Este trabajo empírico histórico —que toma como eje, primero, el municipio de Saucio en Chocontá Cundinamarca, y luego, en el valle del Sinú, San Jorge y Mompox, en el Caribe colombiano— permitió analizar durante más de treinta años oportunidades de cooperación y relacionamiento entre comunidades (vecindarios), así como implementar procesos emancipatorios vía reforma agraria. Fals Borda plantea las metáforas históricas de culturas anfibias, del hombre caimán y del hombre hicotea (‘tortuga’) para analizar de manera sistemática, en primer lugar, cómo los cuerpos o sistemas hídricos que conviven con las comunidades palanqueras y afrodescendientes de la costa norte de Colombia promueven sistemas complejos de relaciones que buscan fortalecer este recurso natural en el tiempo (Fals Borda, 1979).[2] En segundo término, al hombre caimán se erige como una crítica a la relación objeto-sujeto en el proceso de investigación, esto es, la falta de compromiso del investigador en los procesos de cambio y transformación social que analiza en su cotidianidad. En tercer lugar, el hombre hicotea sugiere la labor constante y sistemática que el investigador debe realizar, vinculándose de manera activa a las comunidades a partir de una relación armónica entre teoría y práctica.

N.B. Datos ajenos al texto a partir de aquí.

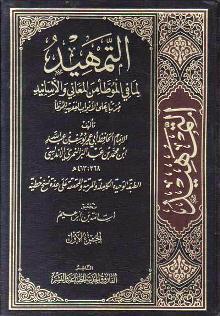 كتاب الاستذكار لابن عبد البر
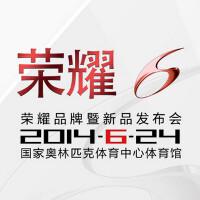Huawei Honor 6, aka Mulan, to get gala unveiling on June 24th at Beijing National Stadium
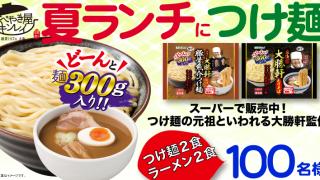 なべやき屋キンレイ「大勝軒監修つけ麺&ラーメンセット」を100名様にプレゼント!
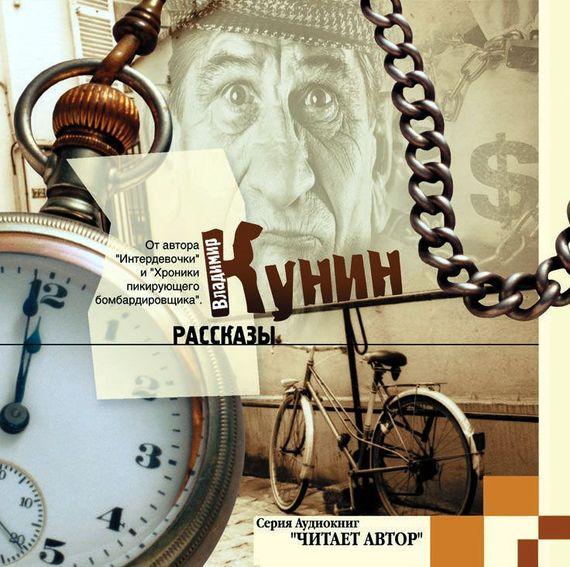 Рассказы (читает автор) - Владимир Кунин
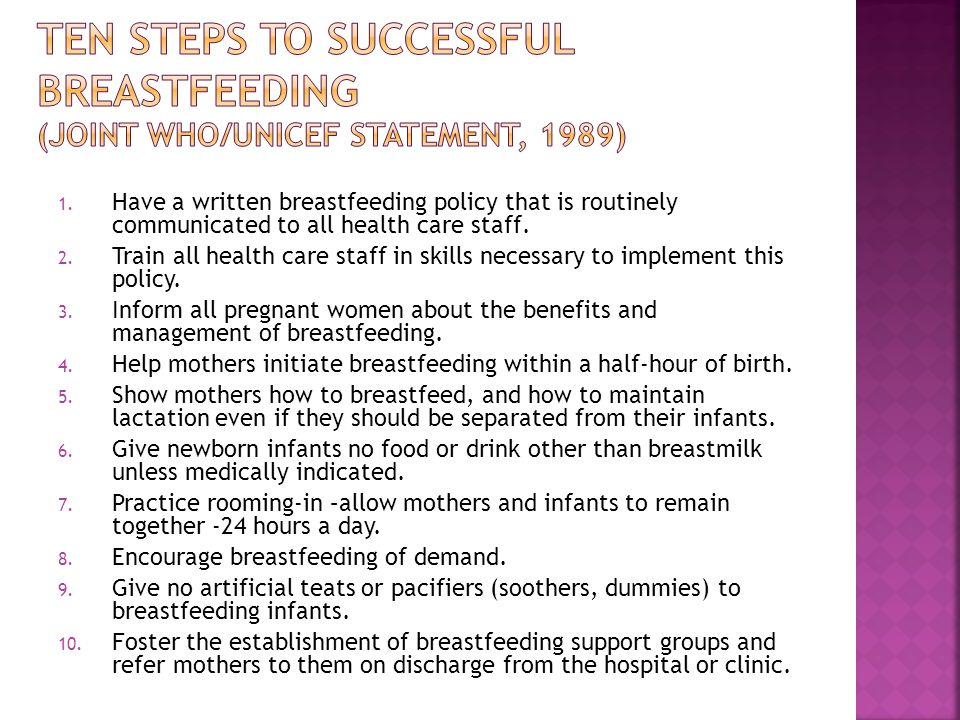 Ten Steps to Successful Breastfeeding (Joint WHO/UNICEF Statement, 1989)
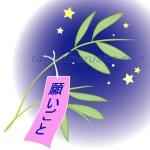 神戸から七夕に星の動物園みさと天文台に行く どんなとこ? 自家用車でのアクセスなどについて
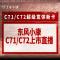东风小康C71/C72上市发布会直播中!
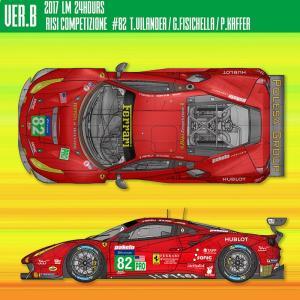 フェラーリ488GTE:2017LM 24hours【MFH 1/12 K618 Ver.B Ferrari 488GTE】 barchetta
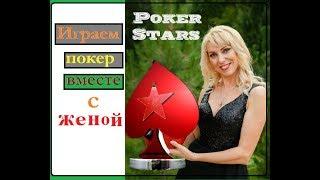 ИГРА С ЖЕНОЙ НА ПОКЕР СТАРС/ POKER STARS/ ВИДЕО 2019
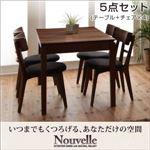 ダイニングセット 5点セット(テーブル+チェア×4)【Nouvelle】天然木ウォールナットエクステンションダイニング【Nouvelle】ヌーベル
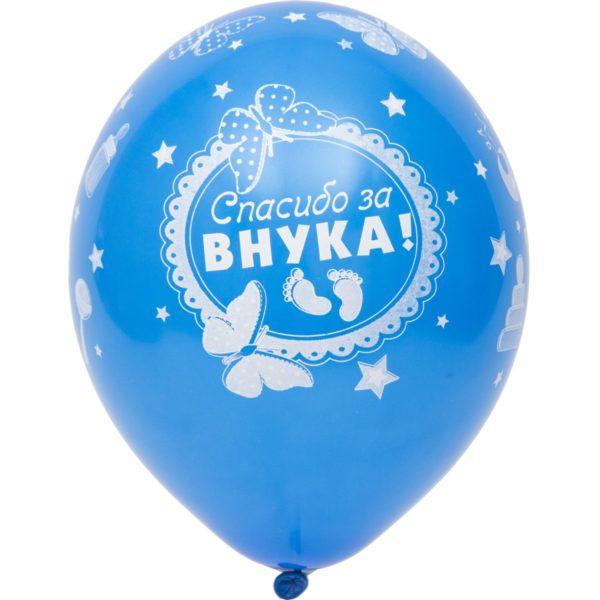 Латексный шар 14″ спасибо за внука!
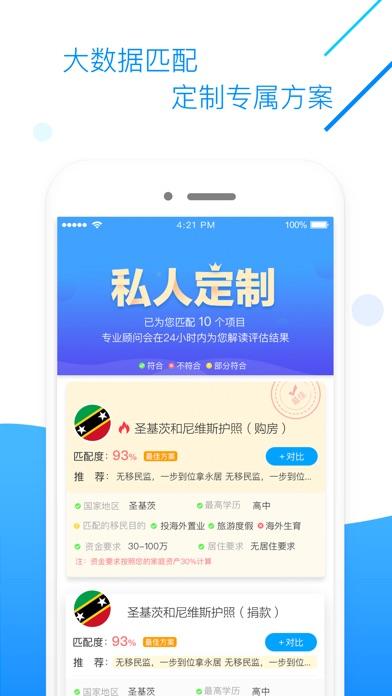 download 海那边-互联网移民海外房产投资服务平台 apps 1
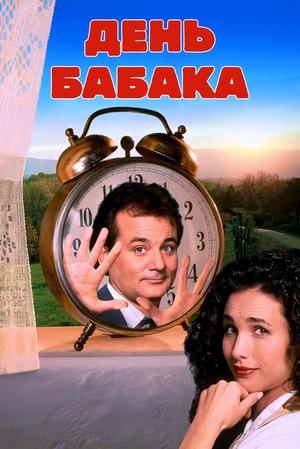 Фільм «День бабака» (1993)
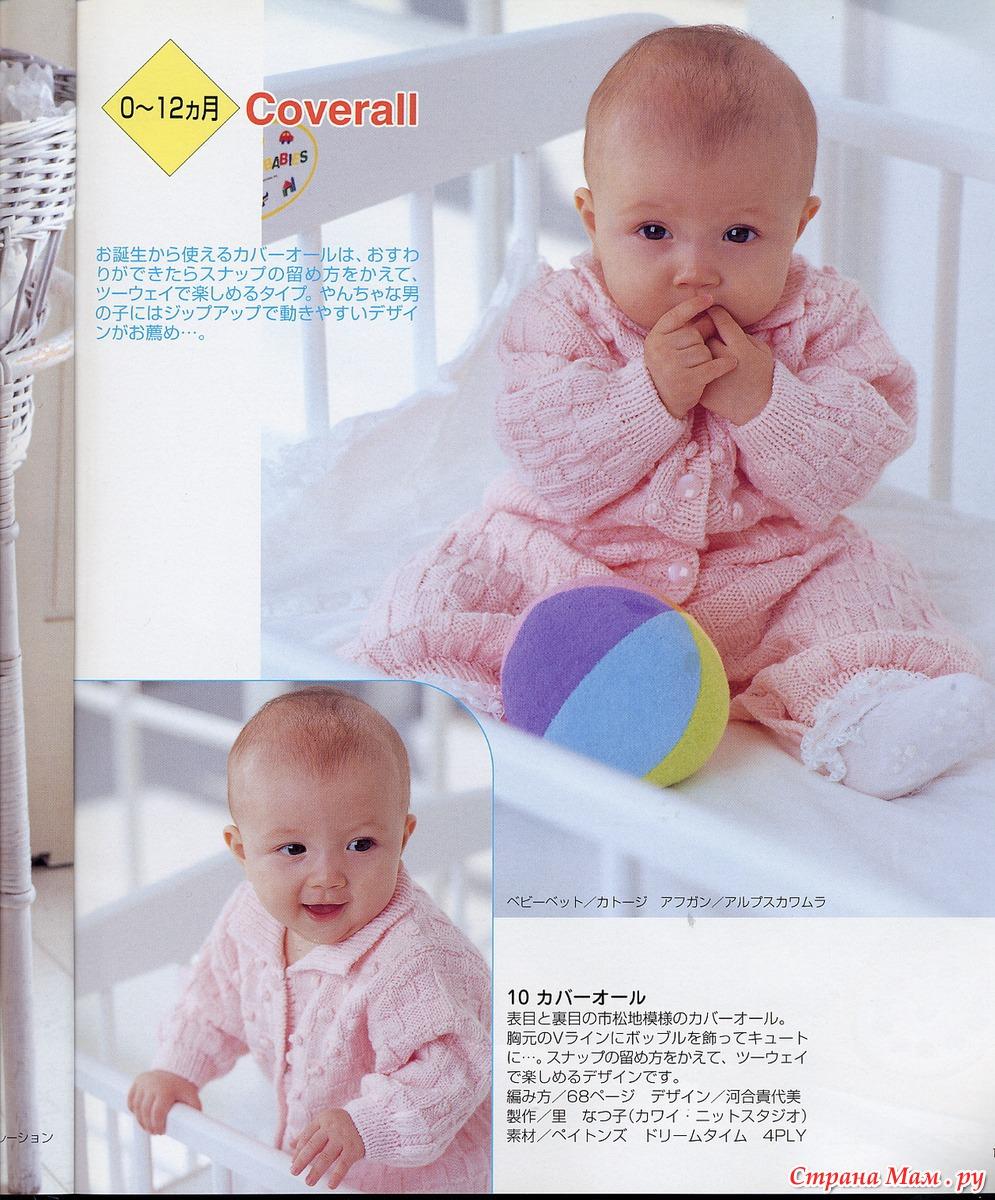 Вязание на детей от 0 до года пинетки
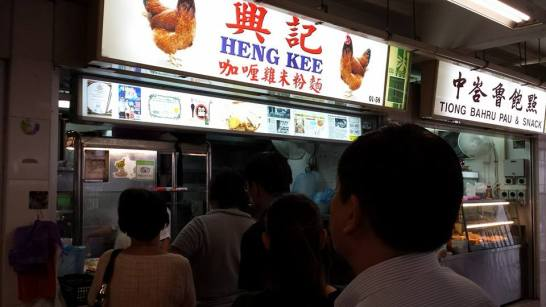 heng kee (興记) curry chicken noodles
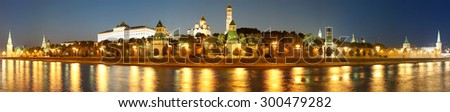 Night panoramic view of the Kremlin, Moscow, Russia--the most popular view of Moscow - stock photo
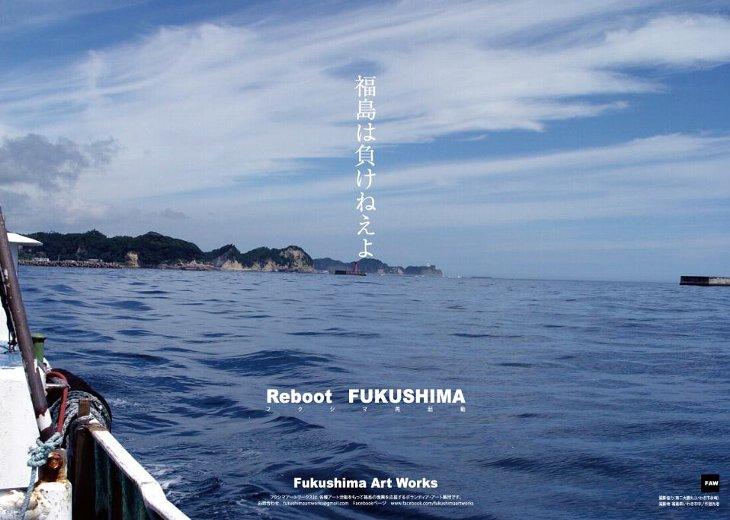 faw・Fukushima Art Works 福島は負けねえよ~reboot fukushima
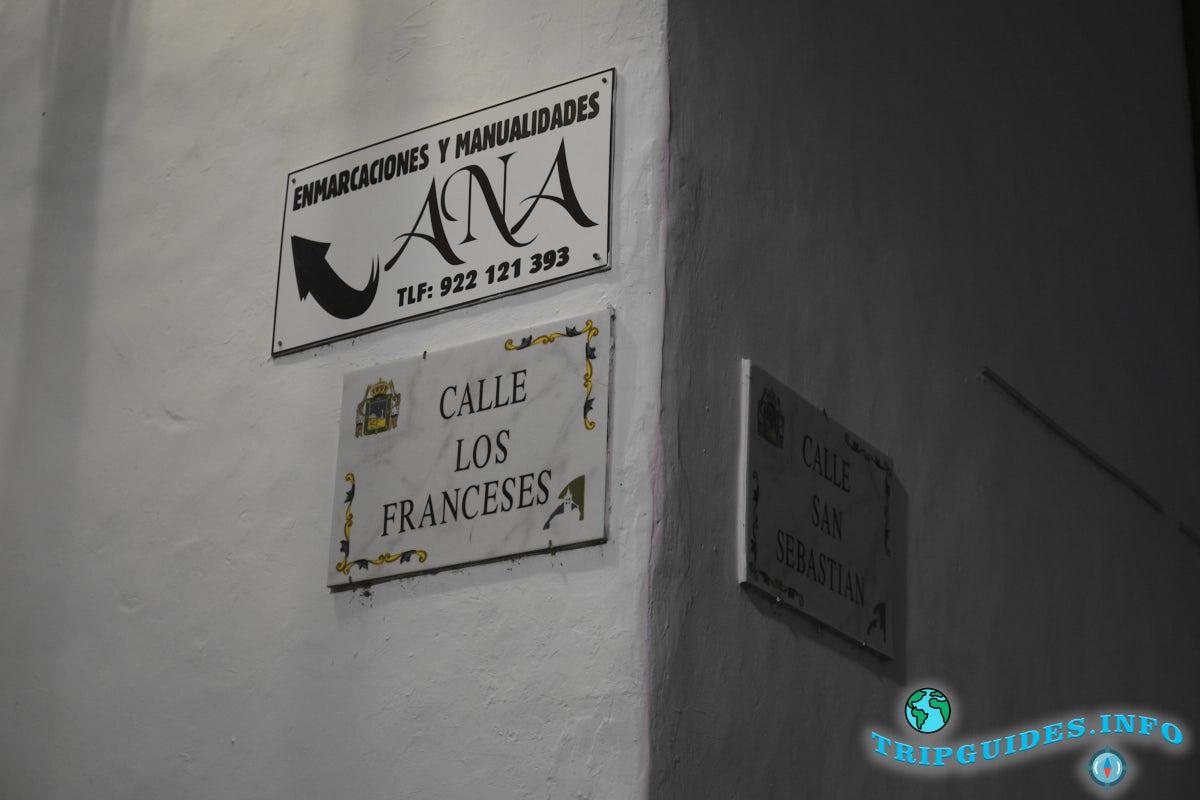 Праздник Сан Андрес в Икод-де-лос-Винос - Тенерифе 6
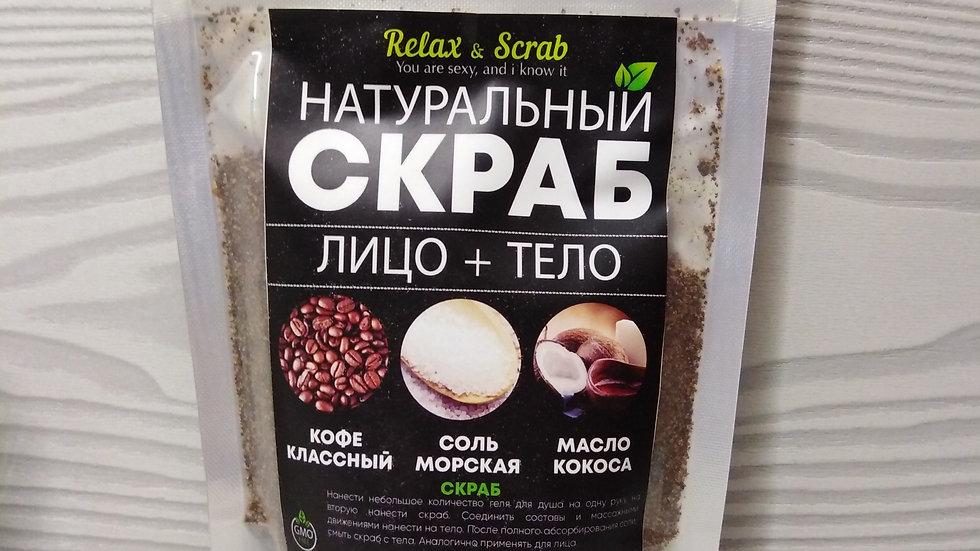 Натуральный скраб для тела. (250 гр)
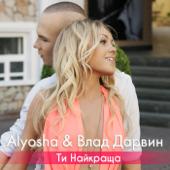 Ти найкраща - Vlad Darwin & Alyosha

Orlando Fals Borda, por tanto, como pionero del trabajo militante, con y para las comunidades, contribuye desde el Sur Global a un análisis estructuralista acerca del papel de la tierra en comunidades y regiones, diseñando una teoría y una metodología que permiten repensar en términos emancipatorios las formas de vida de pueblos y vecindarios y su accionar en favor de la transformación, la justicia social y la autonomía. Como resultado, se observa la importancia histórica de las poblaciones campesinas a través de un pensamiento crítico denominado pensamiento campesino, que, a partir de su convivencia y el relacionamiento directos con el investigador, en un abordaje etnográfico denominado diálogo de saberes, analiza la producción de conocimientos —en plural— para entender la realidad de esas comunidades desde su propia experiencia de vida.

Este abordaje tiene plena vigencia en las discusiones propias de la sociología, la ecología política y los estudios del desarrollo. Articula, por ejemplo, las aportaciones de Paulo Freire sobre educación rural y saberes diversos, y las de Enrique Leff (Leff, 2014) sobre una ética de la otredad, en la que la diversidad y la diferencia involucran la idea de vivir bien desde cosmovisiones, prácticas, saberes y formas de vida autónomos.

 

Pensamiento campesino. Conocimiento popular

Con la idea de promover el estudio empírico de la realidad acerca de los campesinos del altiplano cundiboyacense en las décadas de 1950 (Fals Borda, 2010a), y luego en la costa caribe colombiana (Fals Borda, 1979), este sociólogo analiza el sentido de las transformaciones de esa realidad desde un conocimiento denominado popular, el cual, en términos amplios, ofrece posibilidades de análisis articulando la investigación social militante con el conocimiento científico. Para ello plantea la necesidad de estudiar las luchas por la tierra y la subversión del orden social de campesinos e indígenas en Colombia, lo cual incidirá posteriormente en América Latina. De acuerdo con esto, Fals Borda expresa: «La cultura popular como respuesta a condiciones ecológicas y humanas del trópico guarda cierta tendencia de creación autónoma que parte de los tiempos precolombinos y que hoy constituye una reserva cultural y técnica de primer orden» (Fals Borda, 2010b).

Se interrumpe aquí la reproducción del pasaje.